Thoughts Unleashed.

Sunday, July 16, 2006

Life

Was at pg yesterday and today wif benny, wl, 'oh mai khan kevin', wai choong. we went EPCC. we ate. and we ate. and we ate some more. twas a 'fulfilling' makan trip. heh.

everyone is moving on. somehow. I am too I guess. Went for 4 interviews. Ended up with 3 offers. on the spot. Hmm..I can't help thinking is it a really that low requirement job or they really did like me? heh..Wat I'm doing? I'm going into sales engineering. May sound like a loser. I dunno. I've thought long and hard. I don't think I'm gonna change it. Had some really harsh comments from some people went I told them about it though. Some said ' sales engineering? where got future? tell me where can you go from there? if got future I would have been it long time already.' I didn't show it. But I was kinda hurt by that comment. It might be true. But it took me a lot of time and guts to make that decision. heh. whatever. dowanna justify myself here.


Interviews. I had 4 , in fact 5 in two days till I can almost predict the questions they're gonna ask you. There was a question asked by my interviewer that got me thinking till now. He asked' What is it that you want in life? What is important in your life? What do you consider a success? ' Try asking yourself this question, just with no time to think it through and one pair of eyes staring at you waitin for the answer. Honestly, try asking yourself this question. Don't give me the answers we're 'programmed' and taught to answer. etc: God, serving God..bla bla...think it through first.

I can't deny that there were a few times I imagined myself climbing the corporate ladder, earning big bucks...marrying a beautiful and wonderful wife, having 3,4 wonderful children...while still serving God in church..doing the normal things you see our church uncles and aunties do...life sounds good right? It this what I want in life?

Life's short. It hit me in the face when I was driving that day and we came along a funeral procession. They were 'walking the dead' for the final mile or something. I came to thinking..life...my life..how do you wanna use it? how do you wanna spend it? only one chance.

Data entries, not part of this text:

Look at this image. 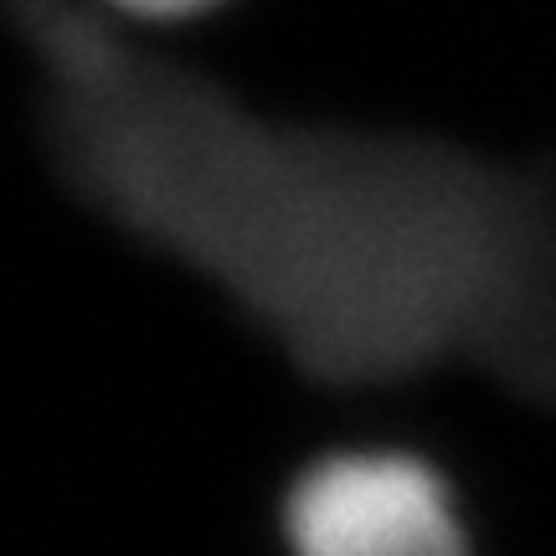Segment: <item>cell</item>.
Masks as SVG:
<instances>
[{
	"label": "cell",
	"instance_id": "6da1fadb",
	"mask_svg": "<svg viewBox=\"0 0 556 556\" xmlns=\"http://www.w3.org/2000/svg\"><path fill=\"white\" fill-rule=\"evenodd\" d=\"M58 170L217 283L299 371L381 387L475 361L556 407V197L464 144L263 114L109 26L5 0Z\"/></svg>",
	"mask_w": 556,
	"mask_h": 556
},
{
	"label": "cell",
	"instance_id": "7a4b0ae2",
	"mask_svg": "<svg viewBox=\"0 0 556 556\" xmlns=\"http://www.w3.org/2000/svg\"><path fill=\"white\" fill-rule=\"evenodd\" d=\"M289 556H469L448 479L407 448H340L283 495Z\"/></svg>",
	"mask_w": 556,
	"mask_h": 556
},
{
	"label": "cell",
	"instance_id": "3957f363",
	"mask_svg": "<svg viewBox=\"0 0 556 556\" xmlns=\"http://www.w3.org/2000/svg\"><path fill=\"white\" fill-rule=\"evenodd\" d=\"M103 11L129 21H144V26H170V21H197L206 11H217L227 0H99Z\"/></svg>",
	"mask_w": 556,
	"mask_h": 556
}]
</instances>
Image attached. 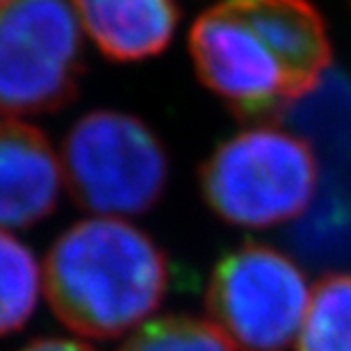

With this new job, will I be able to walk where God wants me to? sales. long nights. hard work. running around. how do I glorify God and live according to His will ? I don't wanna end up facing God in heaven one day, and say' erm..God..Hi. Sorry I forgot all about doing what you want me to do..erm...I made a million bucks though. I'm CEO of bla bla...'

.....................


On another note, it was good to be around friends in KL again. Or it was what I thought it would be. Everyone seems so near, and yet feels so far too. Maybe it's just me. Have you ever been in a situation when sometimes you try to enter a group or circle of friends, but upon seeing that they're so tight and close to one another, you just feel that it doesn't matter what you do, you'll never be able to get in? Maybe it's just me again. heh. And you're left with no one. Sometimes smiles and hugs don matter anymore. It's become something exterior. It's the interior that matters. I'm sick of it. maybe stepping out was a bad idea after all..


It was good having fresh faces during that two weeks in the foreign land...maybe it's what I should do now..a fresh beginning...free from the past...free from your past...free from..yeah..you too...


ciaoz.

1 Comments:

  • Only idiots/nerds who stereotype says sales engineering has no future.

    If you are selling what you know, passionate about your products, and make promises you can keep and maintain your integrity - sales engineers are the one making the $$$. NOT some R&D engineer!!

    Dude, do what you really want to do. And don't succumb to ppl's views of your life.